Higher spending and new entitlements: coalition policy on early education


Despite the increasingly worrying position of the public finances, the urge to spend more appears to be hardwired into politicians and can be resisted only with the greatest of exertions. One area where the Autumn Statement outlines plans to increase public spending is childcare and early education.

As I suggested in an earlier blog post, childcare policy is in a mess. Its rationale is confused – is it about ‘fairness’, or about improving later educational performance and thus boosting social mobility (the evidence of its potential here is not overwhelming), or just about getting mothers back into work? Should government be involved at all – and if so, as a provider or simply a funder? What should the content be? Does it matter? Do we really need a national curriculum for the Zingzilla generation?

Throwing money at the area without a clear objective and a means of assessing its success is not what we should be doing, but it seems to be what’s happening. The government had already committed to offering free nursery or early education places (the announcements were characteristically hazy) to the most disadvantaged two-year-olds. Now, at an estimated extra cost of £380 million a year, this provision is to be extended to a total of 260,000 children – around 40% of the age group.

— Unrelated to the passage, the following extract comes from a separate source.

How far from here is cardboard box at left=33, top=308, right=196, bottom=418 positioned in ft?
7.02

This is a pretty large disadvantaged group. Quite how the lucky recipients are to be chosen has not been decided: consultation is taking place. The usual criterion in these cases is eligibility for free school meals, which is related to families receiving various welfare benefits or with working tax credits but earning below a low ceiling. Only approximately 20% of children are currently eligible, so this new offer will require some additional as-yet-unexplained mechanism to determine who is eligible to join this wider group.

How many of these extra places will be taken up is anybody’s guess. Many of this 40% will already be in some form of childcare already and may stick with it, despite the costs they currently incur. The arrangements for new places are unlikely to be ideal for parents. Many of the poorest are in minority ethnic groups, where family childcare arrangements may anyway be preferred at very young ages. If provision is confined to the 15 hours a week currently offered to all 3 and 4 year-olds, it will not be particularly helpful for parents who work or might be tempted into working. If the places are largely in nursery departments of primary schools, as is distinctly possible, they may be unsatisfactory in such important matters as nappy-changing (most two-year-old starters will not be toilet-trained) and personal attention, where strict rules about being alone with children and touching them are likely to apply.

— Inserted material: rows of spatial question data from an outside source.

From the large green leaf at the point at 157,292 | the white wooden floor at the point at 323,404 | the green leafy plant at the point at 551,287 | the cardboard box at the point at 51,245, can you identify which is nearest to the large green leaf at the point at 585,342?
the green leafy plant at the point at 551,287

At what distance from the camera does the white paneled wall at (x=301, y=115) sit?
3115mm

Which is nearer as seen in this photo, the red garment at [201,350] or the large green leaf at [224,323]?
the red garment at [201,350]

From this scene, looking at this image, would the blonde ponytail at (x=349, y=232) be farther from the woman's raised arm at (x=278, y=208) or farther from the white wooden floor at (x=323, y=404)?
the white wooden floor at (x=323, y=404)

To the extent that the numbers in ‘free’ formal childcare are expanded, this is likely to increase the pressure on nurseries and other providers – and raise prices for those who have to pay for their own children to be looked after. There is already a shortage of affordable childcare in many areas, mainly as a consequence of regulation which has raised costs, increased entry barriers and driven out many informal childcare providers. Those who lose out will be the squeezed middle once again. City slickers and the Notting Hill crowd will still have their nannies and au pairs, but working people on modest and shrinking real incomes may find paid childcare becomes an impossibility.

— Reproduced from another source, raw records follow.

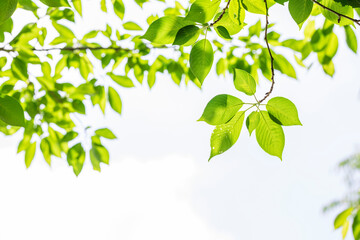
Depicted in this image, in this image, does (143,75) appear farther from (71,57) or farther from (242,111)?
(242,111)

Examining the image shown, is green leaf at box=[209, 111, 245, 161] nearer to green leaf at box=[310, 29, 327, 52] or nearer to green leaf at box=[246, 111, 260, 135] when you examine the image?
green leaf at box=[246, 111, 260, 135]

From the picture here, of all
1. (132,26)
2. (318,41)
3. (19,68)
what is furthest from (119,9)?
(318,41)

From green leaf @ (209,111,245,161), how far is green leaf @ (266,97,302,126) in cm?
6

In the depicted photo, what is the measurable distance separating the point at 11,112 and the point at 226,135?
16.0 inches

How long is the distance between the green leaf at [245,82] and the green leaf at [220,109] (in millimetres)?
37

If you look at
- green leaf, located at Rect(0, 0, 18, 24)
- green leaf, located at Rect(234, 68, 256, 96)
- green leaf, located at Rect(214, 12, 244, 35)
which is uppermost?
green leaf, located at Rect(214, 12, 244, 35)

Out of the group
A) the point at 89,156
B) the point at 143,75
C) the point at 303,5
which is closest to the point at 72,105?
the point at 89,156

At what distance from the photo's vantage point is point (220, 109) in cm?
62

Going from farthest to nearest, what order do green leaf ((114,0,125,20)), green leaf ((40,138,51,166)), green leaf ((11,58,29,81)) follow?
green leaf ((40,138,51,166))
green leaf ((114,0,125,20))
green leaf ((11,58,29,81))

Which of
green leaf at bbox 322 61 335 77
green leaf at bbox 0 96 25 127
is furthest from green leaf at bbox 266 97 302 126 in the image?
green leaf at bbox 322 61 335 77

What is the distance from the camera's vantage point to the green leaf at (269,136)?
0.63m

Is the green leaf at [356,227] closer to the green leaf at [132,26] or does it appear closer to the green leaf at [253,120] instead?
the green leaf at [253,120]

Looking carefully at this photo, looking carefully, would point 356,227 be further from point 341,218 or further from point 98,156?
point 98,156

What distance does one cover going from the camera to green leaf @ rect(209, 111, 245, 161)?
640 mm
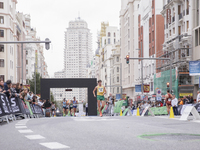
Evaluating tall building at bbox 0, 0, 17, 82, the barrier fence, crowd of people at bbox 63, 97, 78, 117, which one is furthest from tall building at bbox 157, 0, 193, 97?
the barrier fence

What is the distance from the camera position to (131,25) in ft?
311

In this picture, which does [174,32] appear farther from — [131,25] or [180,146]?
[180,146]

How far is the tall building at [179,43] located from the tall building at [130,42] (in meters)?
28.7

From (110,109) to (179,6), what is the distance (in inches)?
951

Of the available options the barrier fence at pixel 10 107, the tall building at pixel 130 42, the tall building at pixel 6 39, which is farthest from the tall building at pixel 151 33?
the barrier fence at pixel 10 107

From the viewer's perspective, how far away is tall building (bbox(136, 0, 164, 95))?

It seems bizarre that, at a time when all existing state spending should be under intense scrutiny, we are blithely expanding state spending into another new area and creating an entitlement which will be difficult to remove when, as seems likely, it becomes clear that it is not proving a huge success in even its own confused terms.

One can only conclude that this is a sop by George Osborne to Lib Dem activists – or else that David Cameron is desperately seeking to keep Mumsnet on board at a time when women voters seem to be turning against him.

Len Shackleton is an Editorial and Research Fellow at the IEA and Professor of Economics at the University of Buckingham. He was previously Dean of the Royal Docks Business School at the University of East London and prior to that was Dean of the Westminster Business School. He has also taught at Queen Mary, University of London and worked as an economist in the Civil Service. His research interests are primarily in the economics of labour markets. He has worked with many think tanks, most closely with the Institute of Economic Affairs, where he is an Economics Fellow. He edits the journal Economic Affairs, which is co-published by the IEA and the University of Buckingham.


1 thought on “Higher spending and new entitlements: coalition policy on early education”

  1. Posted 02/12/2011 at 13:39 | Permalink

    I found this measure infuriarating for three reasons.

    1. The last thing we want is another load of means-testing for benefits in kind.

    2. There was no call for it. The Major government eventually caved in (with a voucher system) after years of pressure. I did not approve, but the pressure had become impossible to resist.

    3. The obvious way to increase access to child care is to de-regulate it. But why choose de-regulation when you can just spend some more money instead?